Some were booming before the Covid-19 pandemic hit. Others shot up in popularity arguably because of the pandemic. A few have been slow-but-steady-growth markets for some time.
The national housing market slowdown has been one of the headlining stories of 2022, after a spike in mortgage rates in the spring turned the heat off what had been historic price growth and buyer demand through most of the pandemic. Some metro areas still have momentum but demand has slowed so much that markets have already seen typical home values decline from where they were six months ago.
The Business Journals analyzed typical home value data from Zillow Group Inc. (NYSE: ZG) to determine which markets, among the largest 100 metropolitan statistical areas, have seen either home values decline, or are now seeing the slowest rate of growth, in the past six months. The 30 MSAs that saw the slowest growth or declines in values between March and September 2022 can be found in the gallery above.
Though Atlanta is feeling the effects of the slowdown, the city has not seen growth slow as much as the top 30 metros. Between March and September 2022, Atlanta home values grew 6.5%. Compare that to Las Vegas, the 30th metro on the list, which saw six-month growth of about half that, 3.6%. The top five metros actually saw home value depreciation.
But compare Atlanta’s six-month growth to its growth since the start of the pandemic, March 2020. Home values shot up 54.8% during that two-and-a-half-year period, a stark contrast to the current housing market.
The slowing housing market is causing homebuilders to rethink their strategies. Atlanta-based PulteGroup inc. (NYSE: PGM) is walking away from land deals as more and more orders get cancelled. As the industry contracts, job losses, cheaper construction costs and higher home prices could be on the horizon, said Charles Dougherty, a vice president and economist with Wells Fargo and Co’s corporate and investment bank.

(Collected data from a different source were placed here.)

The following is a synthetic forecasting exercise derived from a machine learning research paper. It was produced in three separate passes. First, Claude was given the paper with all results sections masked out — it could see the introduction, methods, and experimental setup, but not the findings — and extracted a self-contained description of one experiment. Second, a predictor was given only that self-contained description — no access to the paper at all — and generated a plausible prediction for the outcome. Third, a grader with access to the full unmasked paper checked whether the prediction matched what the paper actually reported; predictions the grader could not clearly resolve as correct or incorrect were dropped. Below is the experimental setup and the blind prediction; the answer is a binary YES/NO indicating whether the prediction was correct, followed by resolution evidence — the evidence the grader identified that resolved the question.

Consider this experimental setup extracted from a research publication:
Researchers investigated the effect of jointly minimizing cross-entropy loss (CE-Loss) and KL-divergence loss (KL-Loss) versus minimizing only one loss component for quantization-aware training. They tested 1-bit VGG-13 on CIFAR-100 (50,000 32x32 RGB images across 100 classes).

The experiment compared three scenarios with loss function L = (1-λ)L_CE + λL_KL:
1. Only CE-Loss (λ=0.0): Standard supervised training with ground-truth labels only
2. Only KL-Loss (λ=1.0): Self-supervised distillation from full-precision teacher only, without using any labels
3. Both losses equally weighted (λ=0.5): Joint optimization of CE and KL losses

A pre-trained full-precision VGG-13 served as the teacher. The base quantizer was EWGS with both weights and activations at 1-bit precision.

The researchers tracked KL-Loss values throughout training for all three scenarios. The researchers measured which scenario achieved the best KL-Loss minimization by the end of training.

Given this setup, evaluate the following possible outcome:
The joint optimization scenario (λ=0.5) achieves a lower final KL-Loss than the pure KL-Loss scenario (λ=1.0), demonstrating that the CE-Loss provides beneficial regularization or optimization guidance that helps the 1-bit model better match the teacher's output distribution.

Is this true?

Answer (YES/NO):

Western markets have seen the most obvious slowdowns, largely because they are typically the most expensive real estate markets in the country, pandemic or otherwise. But several Sun Belt cities that have seen more than 50% growth in home values since the pandemic — think Austin, Texas — are among the markets also seeing the more notable slowdowns today.

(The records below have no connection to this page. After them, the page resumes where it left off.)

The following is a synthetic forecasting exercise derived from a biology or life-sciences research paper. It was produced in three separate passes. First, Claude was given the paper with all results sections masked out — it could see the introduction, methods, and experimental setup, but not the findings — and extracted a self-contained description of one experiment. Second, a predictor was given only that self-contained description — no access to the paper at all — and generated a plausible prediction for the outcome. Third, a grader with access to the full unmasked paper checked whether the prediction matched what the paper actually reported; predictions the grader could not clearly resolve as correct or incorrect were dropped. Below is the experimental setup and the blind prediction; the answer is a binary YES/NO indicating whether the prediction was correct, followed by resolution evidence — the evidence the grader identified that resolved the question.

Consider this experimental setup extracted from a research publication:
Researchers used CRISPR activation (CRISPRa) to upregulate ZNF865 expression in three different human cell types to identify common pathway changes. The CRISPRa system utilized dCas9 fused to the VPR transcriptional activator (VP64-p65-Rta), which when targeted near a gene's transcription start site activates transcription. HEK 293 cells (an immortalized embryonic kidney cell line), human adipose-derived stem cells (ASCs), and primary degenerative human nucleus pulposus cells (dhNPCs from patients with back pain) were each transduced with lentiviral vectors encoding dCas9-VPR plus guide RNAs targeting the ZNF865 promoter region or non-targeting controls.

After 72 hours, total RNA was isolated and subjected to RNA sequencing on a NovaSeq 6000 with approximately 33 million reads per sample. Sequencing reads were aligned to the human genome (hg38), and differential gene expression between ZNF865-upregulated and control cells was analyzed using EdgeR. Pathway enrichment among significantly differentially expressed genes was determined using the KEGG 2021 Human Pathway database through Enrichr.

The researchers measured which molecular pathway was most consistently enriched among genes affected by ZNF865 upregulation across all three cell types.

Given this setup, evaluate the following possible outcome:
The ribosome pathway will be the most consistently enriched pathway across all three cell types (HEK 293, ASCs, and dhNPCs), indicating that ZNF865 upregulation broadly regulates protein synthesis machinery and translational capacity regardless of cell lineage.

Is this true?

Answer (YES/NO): NO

Mortgage rates are the driver behind the cooldown. The 30-year fixed-rate mortgage was at 6.94% the week ending Oct. 20, compared to 3.09% the same week a year prior and 5.11% six months ago, or the week ended April 21, according to Freddie Mac data.
Rising mortgage rates are touching every corner of the housing market. Builders are struggling to sell their homes. Sales and new listings of existing homes are declining, too, taking business away from real estate agents and brokers. The home loan market is drying up, and many loan officers have been laid off.
Lawrence Yun, chief economist at the National Association of Realtors, said at a real estate journalism conference this month the association has not seen mortgage rates rise so quickly in such a short duration of time since the early 1980s.
Inventory remains a major issue, though, even with pending home sales declining and fewer buyers in the market, Yun said. The national inventory of active listings increased by 26.9% in September 2022 compared to September 2021, according to Realtor.com, but active listings are lagging pre-pandemic levels, and growth has stalled over the previous month.
In fact, the number of homes actively for sale in September was 42.6% lower than the pre-pandemic 2017-2019 average, according to Realtor.com.
As different data points indicate, the housing markets with notable slowdowns are coming off home value growth since March 2020 that was atypical and, as most economists say, unsustainable.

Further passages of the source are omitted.